Mulut Ciel terbungkam oleh mulut Sebastian. Kaget memang, namun ia memutuskan untuk menutup mata, menikmati permainan lidah Sebastian dipagi hari.
"Mmh..." erang Ciel waktu merasakan tubuhnya didorong jatuh ke atas kasur Sebastian.
"Akh..." desahnya saat bibir bawahnya digigit kecil Sebastian, meminta izin untuk 'menjajah' mulutnya. Ciel menolak, akibatnya Sebastian memasukkan tangannya di balik baju Ciel, menggelitiknya hingga mulutnya terbuka dan berhasil!
Sebastian langsung memasukkan lidahnya, mengabsen gigi Ciel, menelusuri rongga mulutnya lalu mengajak lidahnya berdansa.
Sekitar 5 menit, lalu dilepaskannya Morning Kiss yang ganas tadi.
Ditatapnya dalam-dalam mata Ciel, lalu berucap, "Terima kasih, Dear..."
Yang ditatap hanya bisa Blushing tingkat Dewa dan 'pasrah' menjadi korban 'kekerasan' dalam ciuman mereka di pagi hari untuk kedua kalinya.
.
Berpelukan dengan rencana masa depan
Bodohnya,
Kebohongan ini terus menua
Kadaluarsa akan waktu
Menulikan telinga, menguatkan diri
Walau tahu kebenaran begitu sakit
Oh sungguh naif
.
Malam hari tanggal 12 Oktober 1987, di sebuah gedung Outdoor di pusat kota London, Britania Raya
Malam hari di London yang penuh dengan bintang diwarnai dengan suara nyanyian dan musik yang merdu.

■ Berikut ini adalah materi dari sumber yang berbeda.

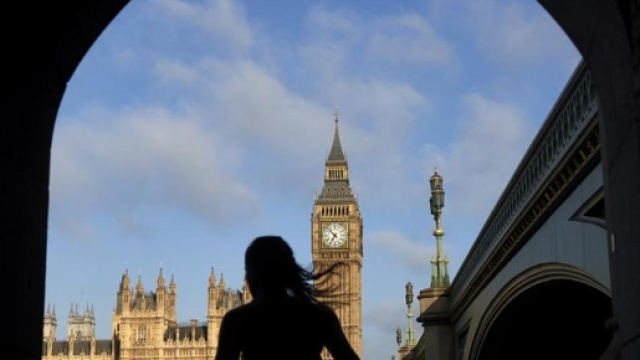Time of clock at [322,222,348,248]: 6:52
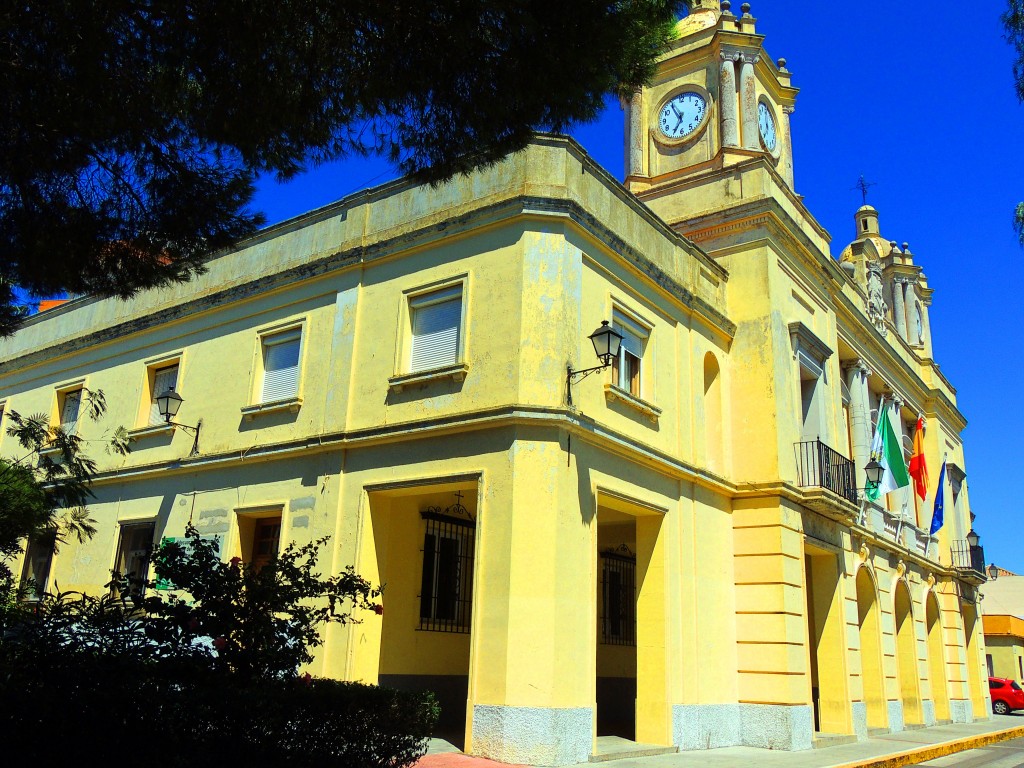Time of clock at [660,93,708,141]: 6:54
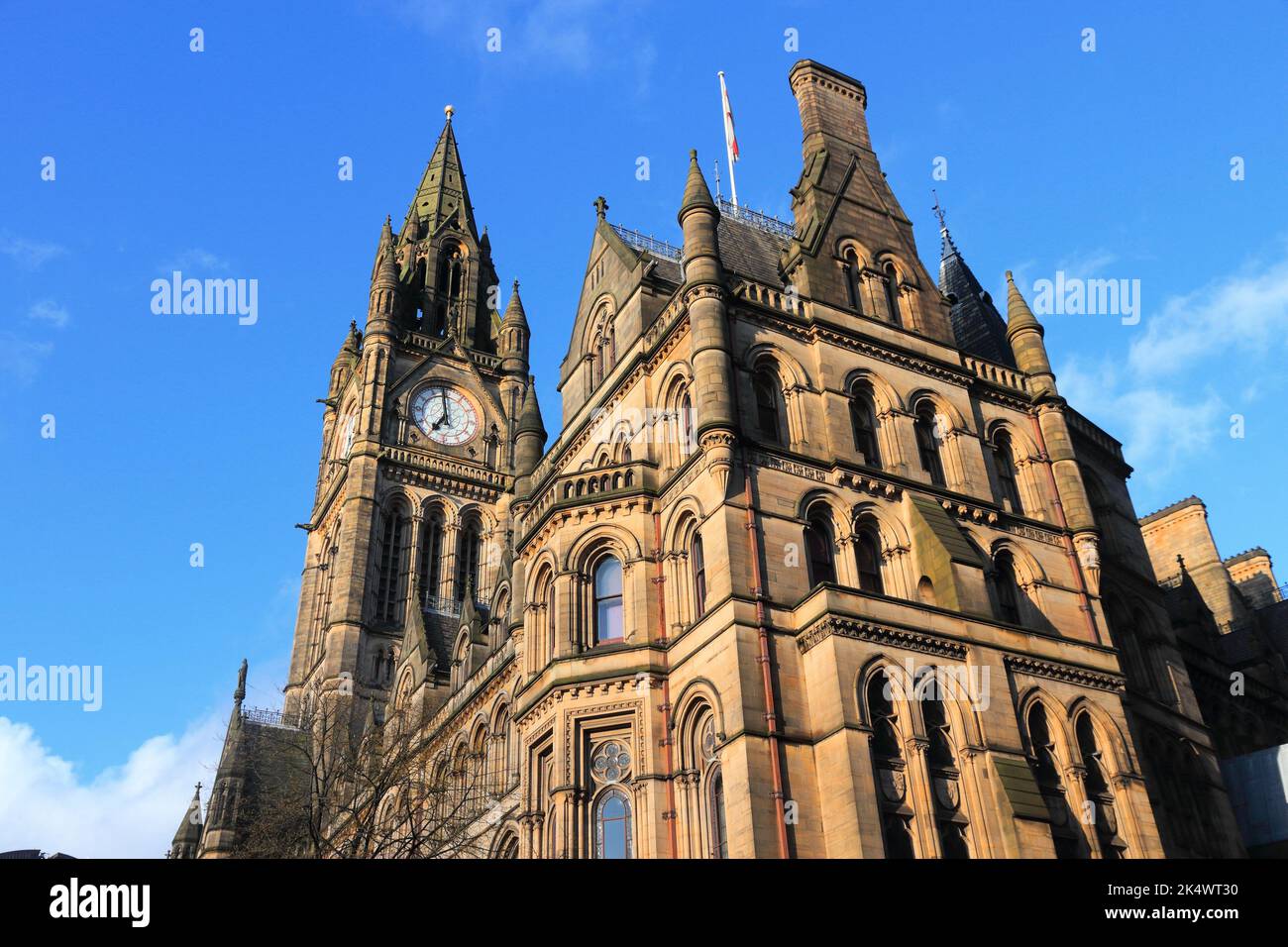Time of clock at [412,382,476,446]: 6:58
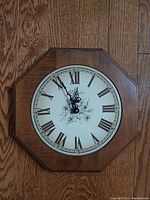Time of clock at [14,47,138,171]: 11:55
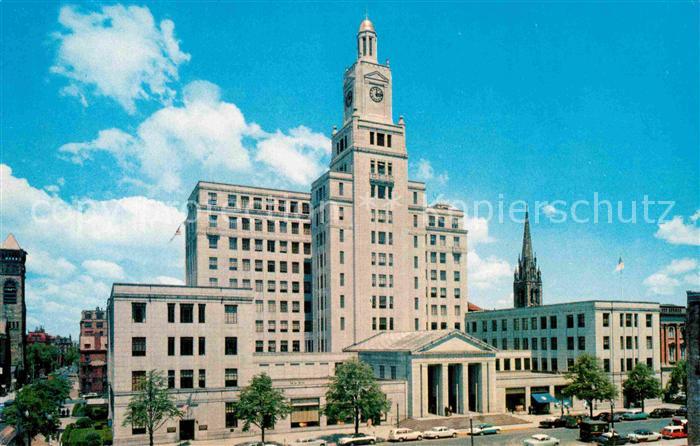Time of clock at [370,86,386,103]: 12:13
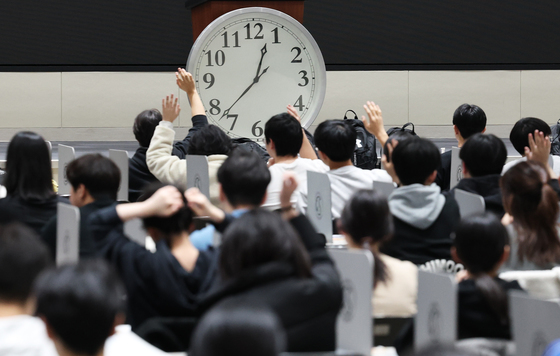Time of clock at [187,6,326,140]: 12:37
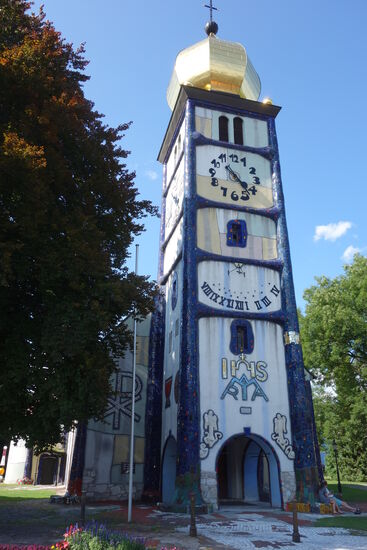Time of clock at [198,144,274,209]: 4:23
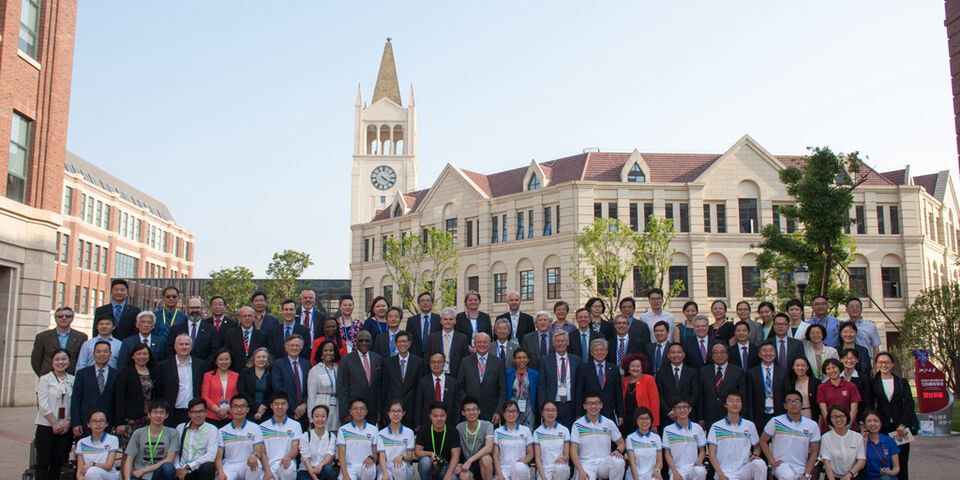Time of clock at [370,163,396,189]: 4:20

"Come on, London! What is the song you're request?" sapa sekaligus tanya seorang pemuda berambut hitam layaknyaEbony terhadap masyarakat London yang menjadi penontonnya, di sebuah gedung outdoor tepatnya di Lawrence Square, pusat perbelanjaan di kota London.
Banyak tangan yang terangkat hanya untuk meminta lagu, namun ia memilih secara acak. "Huh? Please wait a second, I will go to you." kata pemuda yang sudah kenali sebagai Sebastian Michaelis ketika ia melihat tangan salah seorang penggemarnya yang diangkat untuk me-request lagu.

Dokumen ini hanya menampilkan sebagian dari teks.